26 wrz 2015

Sprawozdanie z lektury vol. 4. Czytamy Peteckiego...


“Petecki pisał fantastykę zgodnie z konwencją, tylko dobrze i z głową". Od momentu, w którym przeczytałam to zdanie (autorstwa LAPSUSA) zaczął się rodzić w mojej głowie pomysł na kolejny wpis z cyklu Sprawozdanie z lektury. Wcześniej mogliście poczytać o tym, jak odebrałam twórczość Oramusa, Dukaja i Grzędowicza, wszystko na przykładzie dwóch lub trzech kolejnych książek danego autora. Tym razem postanowiłam pochylić się nad autorem, o którym chyba troszkę zapomniano.
Bo widzicie, o Peteckim niewiele się mówi, niewielu obecnie Peteckiego czyta - spotkałam się nawet z stwierdzeniem, że jego twórczość nie do końca powinna być zaliczana do klasyki polskiej literatury SF. Początkowo zapłonęłam świętym oburzeniem, ale po przespaniu się z tą kwestią chyba znalazłam rozwiązanie tej zagadki i mam nadzieję, że Rude maRudzenie będzie na tyle sensowne, byście zrozumieli o co mi chodzi :)
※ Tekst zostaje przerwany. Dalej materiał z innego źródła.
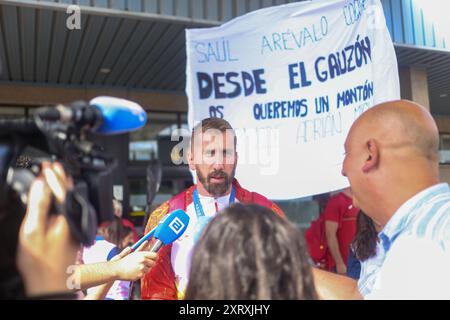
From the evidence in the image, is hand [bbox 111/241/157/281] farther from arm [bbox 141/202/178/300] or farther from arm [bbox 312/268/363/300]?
arm [bbox 312/268/363/300]

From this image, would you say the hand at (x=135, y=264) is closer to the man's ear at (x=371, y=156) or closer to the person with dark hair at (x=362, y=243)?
the man's ear at (x=371, y=156)

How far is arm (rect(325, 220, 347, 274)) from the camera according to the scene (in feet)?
14.8

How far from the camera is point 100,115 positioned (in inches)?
36.0

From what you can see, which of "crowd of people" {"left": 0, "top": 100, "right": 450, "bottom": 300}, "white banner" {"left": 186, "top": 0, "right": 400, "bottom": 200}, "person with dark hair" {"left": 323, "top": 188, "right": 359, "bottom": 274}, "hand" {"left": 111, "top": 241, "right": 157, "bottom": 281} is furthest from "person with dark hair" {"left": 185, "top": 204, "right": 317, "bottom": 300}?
"person with dark hair" {"left": 323, "top": 188, "right": 359, "bottom": 274}

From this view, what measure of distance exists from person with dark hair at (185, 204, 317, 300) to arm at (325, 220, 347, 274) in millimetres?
3652

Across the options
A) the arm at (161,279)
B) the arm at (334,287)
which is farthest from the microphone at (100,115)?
the arm at (161,279)

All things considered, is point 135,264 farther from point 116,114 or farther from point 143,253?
point 116,114

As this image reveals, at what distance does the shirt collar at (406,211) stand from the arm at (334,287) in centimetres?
19

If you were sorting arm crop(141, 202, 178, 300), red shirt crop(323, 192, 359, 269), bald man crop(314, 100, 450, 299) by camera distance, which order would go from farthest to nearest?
red shirt crop(323, 192, 359, 269) < arm crop(141, 202, 178, 300) < bald man crop(314, 100, 450, 299)

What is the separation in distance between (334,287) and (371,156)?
0.41 meters

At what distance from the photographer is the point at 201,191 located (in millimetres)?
2533

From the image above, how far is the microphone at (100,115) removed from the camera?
892mm

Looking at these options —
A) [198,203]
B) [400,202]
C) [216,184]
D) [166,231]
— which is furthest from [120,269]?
[400,202]

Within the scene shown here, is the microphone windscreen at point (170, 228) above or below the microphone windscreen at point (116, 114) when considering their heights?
below
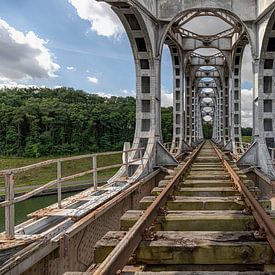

Do tej pory przeczytałam dwie książki Bohdana: Tylko ciszę oraz Strefy zerowe, aktualnie poczytuję w wolnych chwilach Koggę z czarnego słońca i zauważam trzy elementy, które sprawiają, że obok tych pozycji nie potrafię przejść obojętnie.

Element pierwszy: bohaterowie.
 W wszystkich trzech powieściach na pierwszym planie mamy kogoś, kto jest w mniejszym lub większym stopniu oderwany od społeczeństwa: czy to ze względu na długą nieobecność wśród “normalnych” ludzi, czy też przynależność do jakiejś elitarnej grupy, z założenia stojącej ponad/poza społeczeństwem. I owi nieprzystosowani, może nieco zbuntowani indywidualiści mają do wykonania niezmiernie ważną dla ludzkości misję. Tylko, dziwnym trafem, postępują nieszablonowo i nie do końca tak, jakby autorzy projektu sobie założyli. Przy czym zawsze okazuje się, że owo nietypowe podejście do wykonywanych misji, do kwestii priorytetowych, jest najlepszym wyjściem z kryzysowej sytuacji. Takich bohaterów lubię: z jednej strony bezwzględnych, z drugiej targanych przeróżnymi emocjami, nie do końca pasujących do wizji “facetów od zadań specjalnych”.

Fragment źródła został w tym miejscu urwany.